===== TEXTO SELECIONADO

Palavras são fortes, mas falta cinema

CLAUDIO SZYNKIER
FREE-LANCE PARA A FOLHA

"Querido Estranho" habita a zona dos filmes sobre a família em colapso. Nesse sentido, podemos examiná-lo ao lado de obras como "Setembro" (de Woody Allen) e "Festa de Família" (de Thomas Vinterberg). Em "Festa de Família" e "Setembro", pessoas castigarão os pais por meio de armamento pesado -a memória- e mitos serão destroçados.
Em "Querido Estranho", de Ricardo Pinto e Silva, o mito existe de modo diferente. Ao mesmo tempo em que é visto como um ser de mofo, o pai (Daniel Filho) funciona como espinhoso dispositivo de consciência: em seu aniversário, celebrará a própria decadência, mas apontará o que há de estéril e mesquinho à sua volta, incluindo mulher e filhos. Sarcástico e bêbado, castigará mais do que será castigado.
Ainda assim, os três filmes se desenrolam de formas similares. Durante um dia de comemoração ou reunião, familiares se machucam, em ambientes relativamente fechados.
No clímax de "Setembro", acaba a luz. Coisa idêntica ocorre quando a noite cai em "Querido Estranho", obra na qual a casa parece transpirar o que há de antiquado e melancólico em torno da família de classe média que nela vive. Esses filmes florescem a partir de temas que não nasceram com o cinema, mas que sugerem, se não é que exigem, manipulação e construção fortemente cinematográficas.

==========
===== DADOS DO EXERCÍCIO

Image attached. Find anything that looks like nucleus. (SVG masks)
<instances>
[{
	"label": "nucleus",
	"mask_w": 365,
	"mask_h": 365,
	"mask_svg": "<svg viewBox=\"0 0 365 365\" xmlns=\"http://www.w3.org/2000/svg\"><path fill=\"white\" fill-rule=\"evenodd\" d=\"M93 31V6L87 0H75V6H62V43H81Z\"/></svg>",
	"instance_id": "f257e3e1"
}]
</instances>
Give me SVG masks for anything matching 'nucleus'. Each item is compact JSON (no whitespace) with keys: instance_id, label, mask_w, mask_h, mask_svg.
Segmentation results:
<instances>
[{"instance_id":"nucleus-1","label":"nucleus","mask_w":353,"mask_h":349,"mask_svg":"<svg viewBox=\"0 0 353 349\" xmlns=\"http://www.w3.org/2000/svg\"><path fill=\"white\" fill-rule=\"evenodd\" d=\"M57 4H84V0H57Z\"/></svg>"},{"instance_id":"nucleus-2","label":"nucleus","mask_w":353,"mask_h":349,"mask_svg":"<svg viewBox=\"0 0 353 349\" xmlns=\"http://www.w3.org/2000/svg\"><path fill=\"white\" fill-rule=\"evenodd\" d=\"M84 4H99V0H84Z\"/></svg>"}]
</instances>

==========

• _LISTA DE TAREFAS_
**a.** Reproduza na íntegra o texto sobre o filme "Querido Estranho".
**b.** Reescreva todas as entradas substituindo "SVG masks" por "SVG outlines" e mantenha todo o resto igual.
O texto e as entradas são materiais independentes entre si.

• _OS RESULTADOS_
**a.**
Palavras são fortes, mas falta cinema

CLAUDIO SZYNKIER
FREE-LANCE PARA A FOLHA

"Querido Estranho" habita a zona dos filmes sobre a família em colapso. Nesse sentido, podemos examiná-lo ao lado de obras como "Setembro" (de Woody Allen) e "Festa de Família" (de Thomas Vinterberg). Em "Festa de Família" e "Setembro", pessoas castigarão os pais por meio de armamento pesado -a memória- e mitos serão destroçados.
Em "Querido Estranho", de Ricardo Pinto e Silva, o mito existe de modo diferente. Ao mesmo tempo em que é visto como um ser de mofo, o pai (Daniel Filho) funciona como espinhoso dispositivo de consciência: em seu aniversário, celebrará a própria decadência, mas apontará o que há de estéril e mesquinho à sua volta, incluindo mulher e filhos. Sarcástico e bêbado, castigará mais do que será castigado.
Ainda assim, os três filmes se desenrolam de formas similares. Durante um dia de comemoração ou reunião, familiares se machucam, em ambientes relativamente fechados.
No clímax de "Setembro", acaba a luz. Coisa idêntica ocorre quando a noite cai em "Querido Estranho", obra na qual a casa parece transpirar o que há de antiquado e melancólico em torno da família de classe média que nela vive. Esses filmes florescem a partir de temas que não nasceram com o cinema, mas que sugerem, se não é que exigem, manipulação e construção fortemente cinematográficas.

**b.**
Image attached. Find anything that looks like nucleus. (SVG outlines)
<instances>
[{
	"label": "nucleus",
	"mask_w": 365,
	"mask_h": 365,
	"mask_svg": "<svg viewBox=\"0 0 365 365\" xmlns=\"http://www.w3.org/2000/svg\"><path fill=\"white\" fill-rule=\"evenodd\" d=\"M93 31V6L87 0H75V6H62V43H81Z\"/></svg>",
	"instance_id": "f257e3e1"
}]
</instances>
Give me SVG outlines for anything matching 'nucleus'. Each item is compact JSON (no whitespace) with keys: instance_id, label, mask_w, mask_h, mask_svg.
Segmentation results:
<instances>
[{"instance_id":"nucleus-1","label":"nucleus","mask_w":353,"mask_h":349,"mask_svg":"<svg viewBox=\"0 0 353 349\" xmlns=\"http://www.w3.org/2000/svg\"><path fill=\"white\" fill-rule=\"evenodd\" d=\"M57 4H84V0H57Z\"/></svg>"},{"instance_id":"nucleus-2","label":"nucleus","mask_w":353,"mask_h":349,"mask_svg":"<svg viewBox=\"0 0 353 349\" xmlns=\"http://www.w3.org/2000/svg\"><path fill=\"white\" fill-rule=\"evenodd\" d=\"M84 4H99V0H84Z\"/></svg>"}]
</instances>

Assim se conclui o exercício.